Change in population, not fraud, raises number of SSD claimants

On Behalf of | Dec 7, 2013 | Social Security Disability

The matter of Social Security disability payments has been highly politicized. But what it comes down to is, at the center of each SSDI case is a person. It might be more than an injured or sick worker, actually. There might be a family behind a disability claim that needs help in a difficult time and/or economy. 

Recently, politicians and other critics have gone after Social Security disability and labeled essentially as the new “welfare” system of the U.S. According to the Social Security Administration, however, there are simple facts to ethically back up why the number of SSDI claims has gone up in the past few decades. 

The following are a few logical reasons why, according to the SSA, more people are receiving SSDI payments today compared to the past:

  • More women have become part of the workforce and, therefore, part of the population paying into and utilizing the SSDI system when necessary.
  • The Baby Boomer generation has aged and continues to do so, obviously. With aging comes higher risk of injury and illness, making it reasonable that the number of claims for baby boomers would significantly increase in the past 30 years.
  • The population in general has increased over the decades. There are more people, more workers and more people to try to utilize the SSDI system when their health conditions limit them from being able to find employment.

Criticism of Social Security disability and the SSA doesn’t take away from how personally stressful it is for someone who is disabled to try to get support. Though critics like to make it sound like getting SSDI payments is so easy, it isn’t easy, and many claimants will get turned down. A Social Security Disability lawyer is crucial to advocating for the benefits a person deserves at any point in the claim process.
—————
• Required tasks:
1. Write out the part of the SSDI claims article that begins at the words "On Behalf of" and stops after the words "past few decades.".
2. Answer these from the SSDI claims article:
(a) On what date was it posted?
(b) According to the SSA, which group has become more a part of the workforce?
(c) Over how many years does it say claims by baby boomers would significantly increase?
Rely on the SSDI claims article alone.

[Data records]
—————
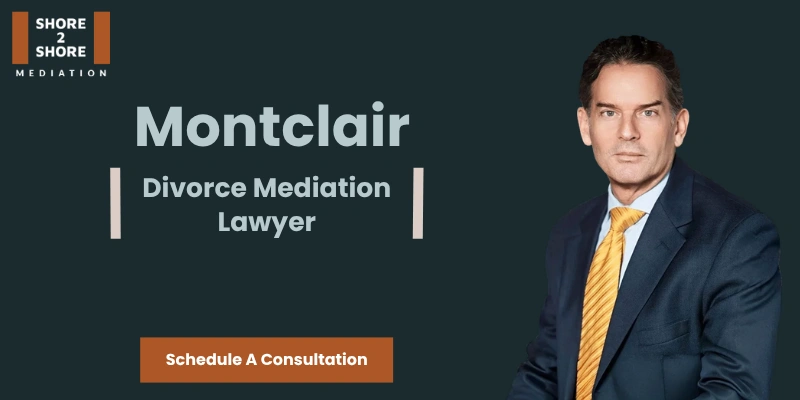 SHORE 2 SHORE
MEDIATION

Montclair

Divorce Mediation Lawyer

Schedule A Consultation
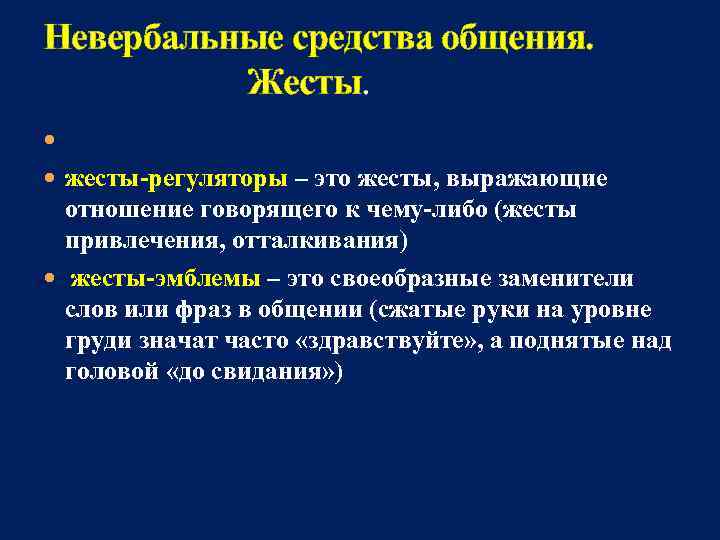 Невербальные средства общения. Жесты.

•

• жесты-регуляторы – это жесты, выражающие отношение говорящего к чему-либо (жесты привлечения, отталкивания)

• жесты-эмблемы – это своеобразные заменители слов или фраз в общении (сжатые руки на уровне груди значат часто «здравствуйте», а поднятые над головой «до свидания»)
—————
• Answers to each task:
1.
On Behalf of | Dec 7, 2013 | Social Security Disability

The matter of Social Security disability payments has been highly politicized. But what it comes down to is, at the center of each SSDI case is a person. It might be more than an injured or sick worker, actually. There might be a family behind a disability claim that needs help in a difficult time and/or economy. 

Recently, politicians and other critics have gone after Social Security disability and labeled essentially as the new “welfare” system of the U.S. According to the Social Security Administration, however, there are simple facts to ethically back up why the number of SSDI claims has gone up in the past few decades.

2.
(a) Dec 7, 2013
(b) Women
(c) The past 30 years